Yönerge =
Ruhsal armağanlar üzerine yazıdan, "Bu makale Kutsal" sözleriyle başlayıp "Hangi Yönlerden Önemlidir?" sözlerine kadar devam eden bölümü olduğu gibi çıkarır mısınız?

Alıntı metin =

---

Bu makale Kutsal Ruh’la ilgili serinin ikincisidir. Ruhsal armağanlar konusu kimi kilise için ruhsal hayatın anahtarıdır, kimi kilise için sanki önemsenmez. Kiliselerin bu konuda görüşleri ve uygulamaları farklı oldukları halde, bu fark birliğimizi bölmemeli. İhsan ile Ken arasında yıllardır bu konunun bazı noktalarında görüş ayrılığı vardır (aşağıdaki makale bunu yansıtır) ama birbirlerine saygı gösterirler, birbirlerinin hizmetini desteklerler ve birbirlerini severler.
Ruhsal Armağanların İşlevi Nedir? İmanlının Büyümesi Konusunda Hangi Yönlerden Önemlidir?
İhsan: Kutsal Ruh ruhsal armağanları dilediği gibi dağıtır (1Ko. 12:11). Bu armağanlar “herkesin ortak yararı” gözetilerek verilir (1Ko. 12:7; 14:26). Bu ortak yarar, kilisenin üyelerinin birbirini tamamlayacak biçimde armağanlar almış olarak kilisede birliğin sağlanmasında, ihtiyaçların karşılanmasında ve kutsalların hizmet görevini yapmasında, kilisenin gelişmesi için donatılmasında görülür (1Ko. 12:12-31).

---

Sağlanan bilgiler =
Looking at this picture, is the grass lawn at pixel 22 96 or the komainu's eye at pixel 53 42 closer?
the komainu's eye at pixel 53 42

---

Sonuç =
Bu makale Kutsal Ruh’la ilgili serinin ikincisidir. Ruhsal armağanlar konusu kimi kilise için ruhsal hayatın anahtarıdır, kimi kilise için sanki önemsenmez. Kiliselerin bu konuda görüşleri ve uygulamaları farklı oldukları halde, bu fark birliğimizi bölmemeli. İhsan ile Ken arasında yıllardır bu konunun bazı noktalarında görüş ayrılığı vardır (aşağıdaki makale bunu yansıtır) ama birbirlerine saygı gösterirler, birbirlerinin hizmetini desteklerler ve birbirlerini severler.
Ruhsal Armağanların İşlevi Nedir? İmanlının Büyümesi Konusunda Hangi Yönlerden Önemlidir?